*Task data*.
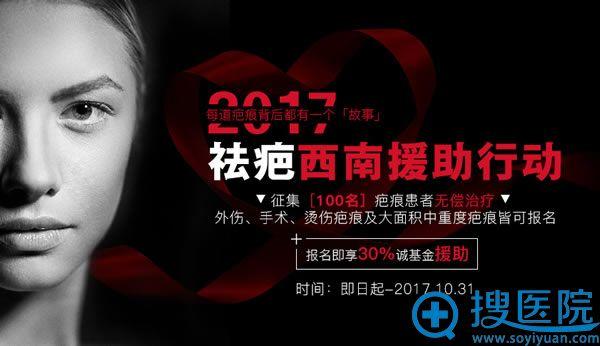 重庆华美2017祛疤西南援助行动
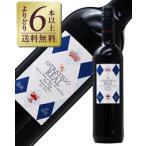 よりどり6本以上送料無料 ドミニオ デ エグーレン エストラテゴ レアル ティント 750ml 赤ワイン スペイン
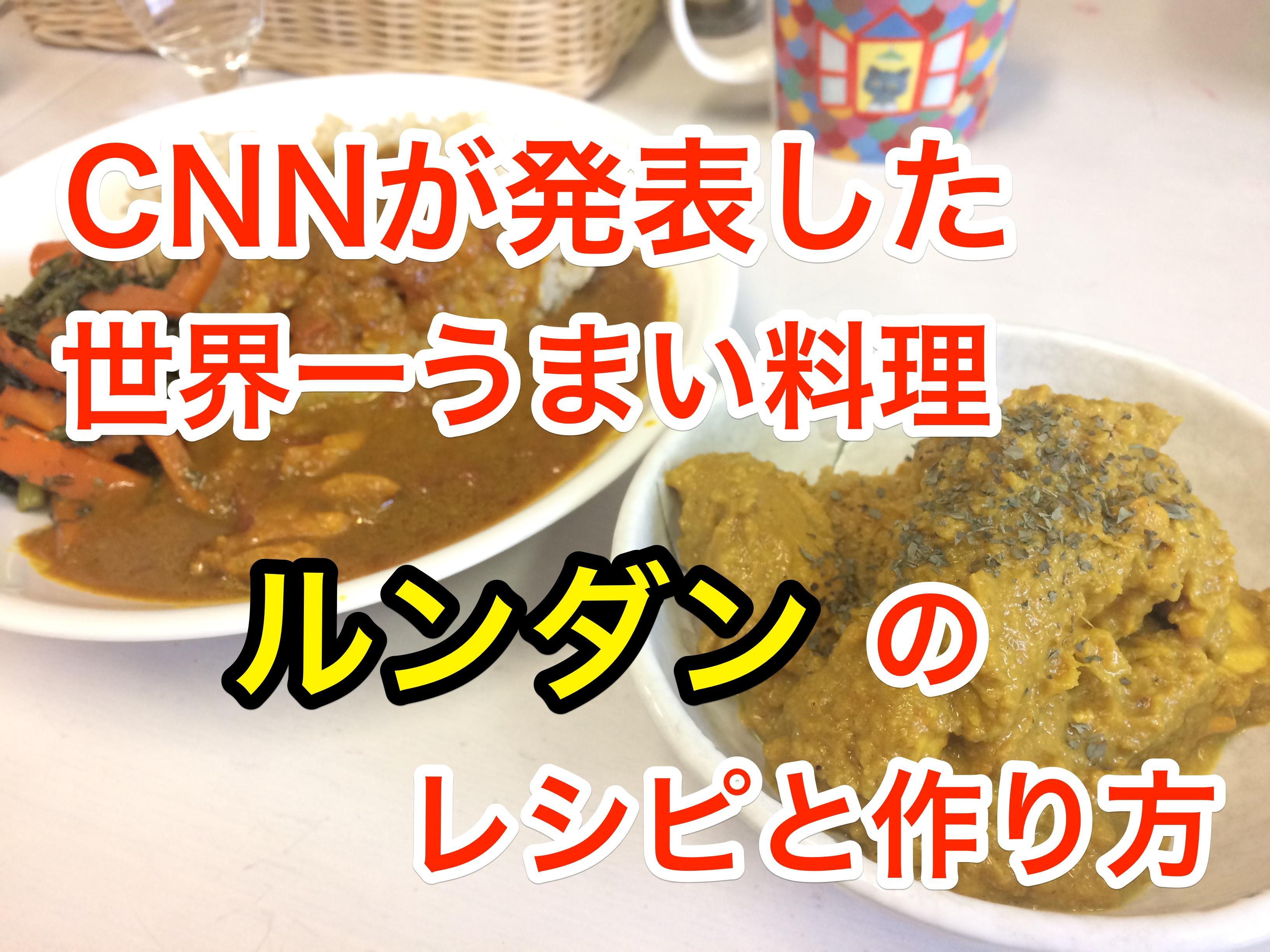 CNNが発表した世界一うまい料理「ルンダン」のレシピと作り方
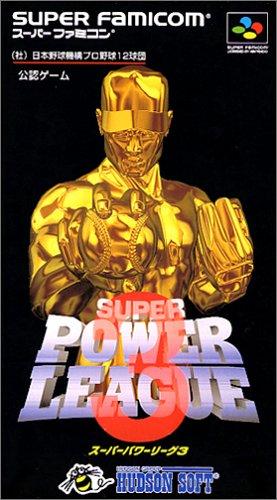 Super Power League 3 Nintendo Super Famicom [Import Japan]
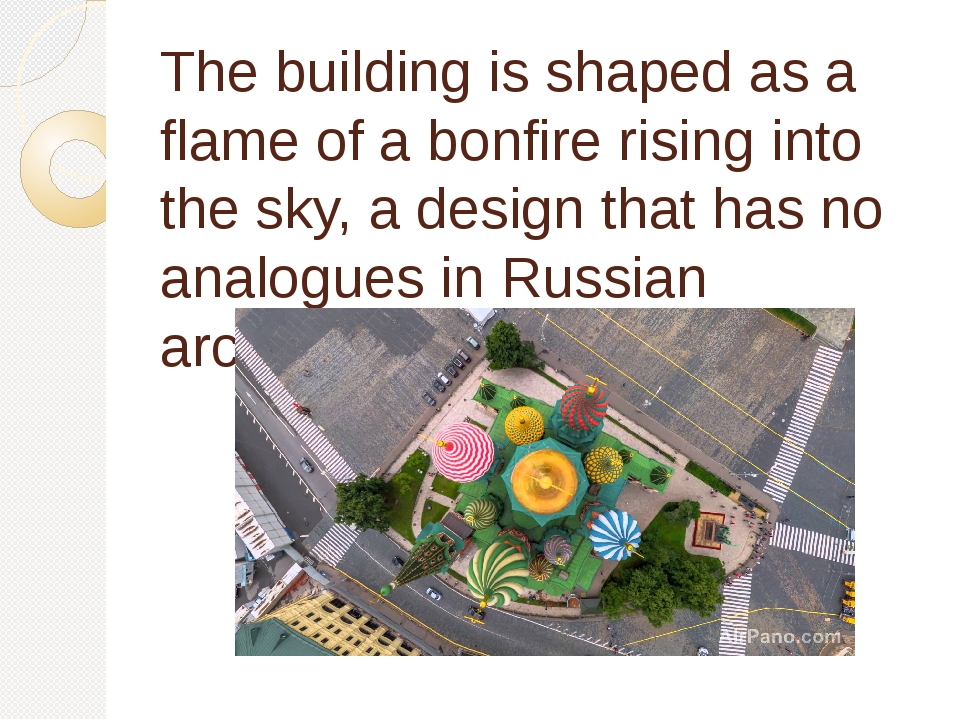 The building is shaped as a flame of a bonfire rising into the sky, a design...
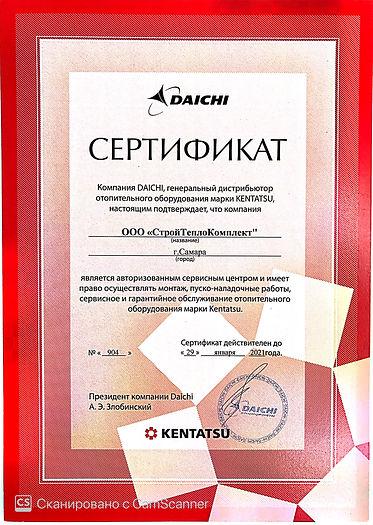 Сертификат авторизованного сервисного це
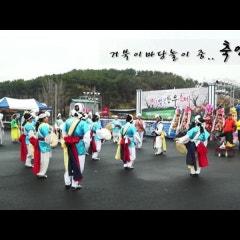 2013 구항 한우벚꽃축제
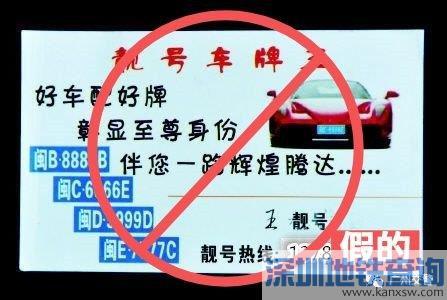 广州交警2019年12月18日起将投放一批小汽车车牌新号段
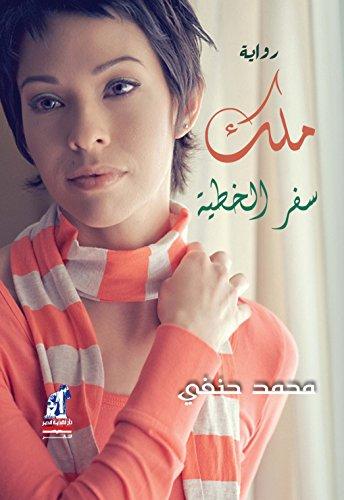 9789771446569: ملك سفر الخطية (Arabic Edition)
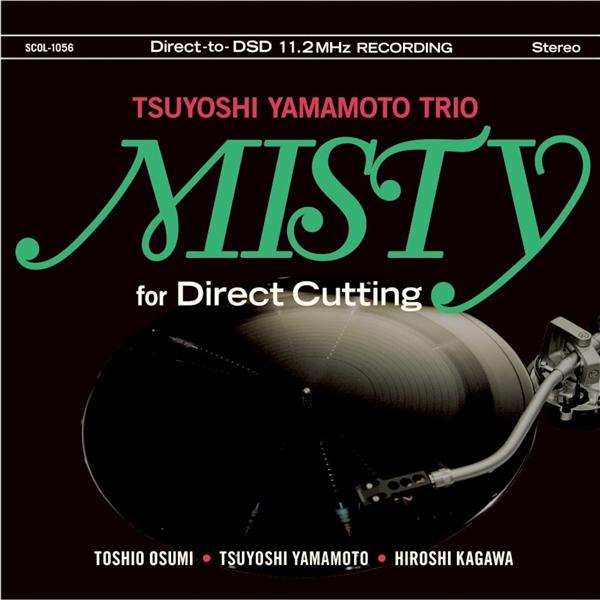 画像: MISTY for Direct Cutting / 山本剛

*What to produce*. Nothing but an exact copy is asked for: the lines from the start of the records through the line with "9789771446569: ملك سفر", both ends included, minus any pictures.

*Task result*.
 重庆华美2017祛疤西南援助行动
 よりどり6本以上送料無料 ドミニオ デ エグーレン エストラテゴ レアル ティント 750ml 赤ワイン スペイン
 CNNが発表した世界一うまい料理「ルンダン」のレシピと作り方
 Super Power League 3 Nintendo Super Famicom [Import Japan]
 The building is shaped as a flame of a bonfire rising into the sky, a design...
 Сертификат авторизованного сервисного це
 2013 구항 한우벚꽃축제
 广州交警2019年12月18日起将投放一批小汽车车牌新号段
 9789771446569: ملك سفر الخطية (Arabic Edition)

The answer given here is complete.